## Document
------------------------------
INVESTMENT COMPANY ACT AND INVESTMENT ADVISERS ACT

The essential purpose of title II of the bill is to protect the public from the frauds and misrepresentations of unscrupulous tipsters and touts and to safeguard the honest investment adviser against the stigma of the activities of these individuals by making fraudulent practices by investment advisers unlawful. The title also recognizes the personalized character of the services of investment advisers and especial care has been taken in the drafting of the bill to respect this relationship between investment advisers and their clients. The title requires investment advisers doing business by the use of the mails and facilities of interstate commerce to register with the Commission, which is empowered to deny or revoke the registration only of individuals convicted or enjoined by the courts for securities fraud or who have made misleading statements in their registration statements. ANALYSIS BY SECTIONS

Section 201. Findings. Section 202. Definitions. Section 203. Registration of investment advisers. Section 204. Annual and other reports. Section 205. Investment advisory contracts. Section 206. Prohibited transactions by registered investment advisers. Section 207. Material misstatements. Section 208. Unlawful representations. Section 209. Enforcement of title. Section 210. Publicity. Section 211. Rules, regulations, and orders.
------------------------------
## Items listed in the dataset
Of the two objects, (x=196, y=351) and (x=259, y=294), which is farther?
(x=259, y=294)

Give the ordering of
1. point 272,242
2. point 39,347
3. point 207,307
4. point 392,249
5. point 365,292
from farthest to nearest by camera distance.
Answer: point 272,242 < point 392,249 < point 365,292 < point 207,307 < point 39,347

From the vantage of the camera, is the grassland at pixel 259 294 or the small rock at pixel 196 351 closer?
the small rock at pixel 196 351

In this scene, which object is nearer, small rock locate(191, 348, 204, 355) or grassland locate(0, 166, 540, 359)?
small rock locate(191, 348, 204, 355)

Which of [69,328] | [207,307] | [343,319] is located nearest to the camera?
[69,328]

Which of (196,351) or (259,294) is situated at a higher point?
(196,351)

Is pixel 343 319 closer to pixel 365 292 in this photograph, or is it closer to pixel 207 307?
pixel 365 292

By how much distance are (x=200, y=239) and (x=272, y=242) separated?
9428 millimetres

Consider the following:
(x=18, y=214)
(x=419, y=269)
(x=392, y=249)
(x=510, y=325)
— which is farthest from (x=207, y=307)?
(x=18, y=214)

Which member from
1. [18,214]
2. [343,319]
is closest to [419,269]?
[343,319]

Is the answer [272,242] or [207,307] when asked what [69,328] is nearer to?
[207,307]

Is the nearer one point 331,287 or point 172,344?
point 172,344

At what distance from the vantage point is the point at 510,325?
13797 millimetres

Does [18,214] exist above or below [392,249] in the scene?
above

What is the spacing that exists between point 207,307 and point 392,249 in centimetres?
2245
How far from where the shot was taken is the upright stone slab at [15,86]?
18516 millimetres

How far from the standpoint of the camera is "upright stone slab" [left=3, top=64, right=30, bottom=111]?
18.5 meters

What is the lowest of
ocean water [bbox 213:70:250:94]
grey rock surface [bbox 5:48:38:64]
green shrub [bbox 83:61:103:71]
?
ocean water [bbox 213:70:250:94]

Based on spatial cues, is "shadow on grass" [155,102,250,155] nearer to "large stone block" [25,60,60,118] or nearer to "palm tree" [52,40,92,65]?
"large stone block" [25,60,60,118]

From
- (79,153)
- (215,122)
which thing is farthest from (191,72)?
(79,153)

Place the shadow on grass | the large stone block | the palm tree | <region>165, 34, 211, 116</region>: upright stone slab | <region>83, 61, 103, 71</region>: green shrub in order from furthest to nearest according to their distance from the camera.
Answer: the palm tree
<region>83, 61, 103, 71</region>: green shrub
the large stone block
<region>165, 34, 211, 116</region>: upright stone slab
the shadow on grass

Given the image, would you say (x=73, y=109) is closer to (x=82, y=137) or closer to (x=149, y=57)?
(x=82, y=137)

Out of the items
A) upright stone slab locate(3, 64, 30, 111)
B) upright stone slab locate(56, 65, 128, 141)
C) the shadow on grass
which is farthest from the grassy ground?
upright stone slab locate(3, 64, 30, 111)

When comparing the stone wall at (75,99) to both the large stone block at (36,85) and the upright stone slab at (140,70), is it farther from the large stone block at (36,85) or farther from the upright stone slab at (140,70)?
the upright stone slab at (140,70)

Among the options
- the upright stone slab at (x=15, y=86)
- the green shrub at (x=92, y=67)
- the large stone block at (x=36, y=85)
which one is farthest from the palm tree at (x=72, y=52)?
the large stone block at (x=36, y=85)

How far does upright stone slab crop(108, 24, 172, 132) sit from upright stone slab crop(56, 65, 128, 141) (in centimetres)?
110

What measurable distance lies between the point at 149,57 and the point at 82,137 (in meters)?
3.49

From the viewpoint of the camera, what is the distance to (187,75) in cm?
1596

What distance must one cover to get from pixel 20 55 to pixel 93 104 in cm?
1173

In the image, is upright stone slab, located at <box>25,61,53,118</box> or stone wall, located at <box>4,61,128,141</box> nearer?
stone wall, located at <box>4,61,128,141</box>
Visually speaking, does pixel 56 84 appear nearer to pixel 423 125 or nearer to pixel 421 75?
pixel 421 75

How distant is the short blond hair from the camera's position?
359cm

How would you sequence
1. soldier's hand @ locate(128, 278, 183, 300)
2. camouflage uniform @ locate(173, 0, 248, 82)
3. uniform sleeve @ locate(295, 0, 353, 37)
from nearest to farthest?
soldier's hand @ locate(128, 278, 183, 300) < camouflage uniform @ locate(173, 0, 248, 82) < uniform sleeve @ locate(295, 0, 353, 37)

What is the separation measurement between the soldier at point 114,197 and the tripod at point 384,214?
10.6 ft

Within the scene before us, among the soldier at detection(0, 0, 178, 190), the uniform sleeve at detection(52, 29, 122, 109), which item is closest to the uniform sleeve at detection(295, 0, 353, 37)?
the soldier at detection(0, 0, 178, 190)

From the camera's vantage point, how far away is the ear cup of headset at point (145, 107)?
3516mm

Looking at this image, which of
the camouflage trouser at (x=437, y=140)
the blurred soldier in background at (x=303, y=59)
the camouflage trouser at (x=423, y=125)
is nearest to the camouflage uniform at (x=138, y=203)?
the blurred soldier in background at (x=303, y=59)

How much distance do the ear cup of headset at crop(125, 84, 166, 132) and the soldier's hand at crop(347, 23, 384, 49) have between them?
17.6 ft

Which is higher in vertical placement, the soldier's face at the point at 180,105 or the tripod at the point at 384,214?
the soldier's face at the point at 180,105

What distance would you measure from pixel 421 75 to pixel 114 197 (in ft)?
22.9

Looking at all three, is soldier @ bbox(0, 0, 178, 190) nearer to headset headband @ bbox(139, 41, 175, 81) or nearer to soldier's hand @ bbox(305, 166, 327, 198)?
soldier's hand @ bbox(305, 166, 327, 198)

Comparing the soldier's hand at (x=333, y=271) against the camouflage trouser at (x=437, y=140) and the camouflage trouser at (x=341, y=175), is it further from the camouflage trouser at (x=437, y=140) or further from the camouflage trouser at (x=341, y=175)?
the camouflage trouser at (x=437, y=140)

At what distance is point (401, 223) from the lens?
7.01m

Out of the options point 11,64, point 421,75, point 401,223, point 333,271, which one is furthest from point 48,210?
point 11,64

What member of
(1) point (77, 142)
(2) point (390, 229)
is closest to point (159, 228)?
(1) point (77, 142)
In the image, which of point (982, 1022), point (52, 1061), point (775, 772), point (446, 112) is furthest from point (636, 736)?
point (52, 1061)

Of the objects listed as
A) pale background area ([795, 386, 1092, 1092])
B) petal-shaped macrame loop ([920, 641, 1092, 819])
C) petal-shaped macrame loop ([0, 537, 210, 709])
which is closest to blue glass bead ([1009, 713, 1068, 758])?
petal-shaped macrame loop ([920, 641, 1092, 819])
------------------------------
Can you write out, word for word, the part of the investment advisers document between "Section 201. Findings." and "regulations, and orders.", inclusive?

Section 201. Findings. Section 202. Definitions. Section 203. Registration of investment advisers. Section 204. Annual and other reports. Section 205. Investment advisory contracts. Section 206. Prohibited transactions by registered investment advisers. Section 207. Material misstatements. Section 208. Unlawful representations. Section 209. Enforcement of title. Section 210. Publicity. Section 211. Rules, regulations, and orders.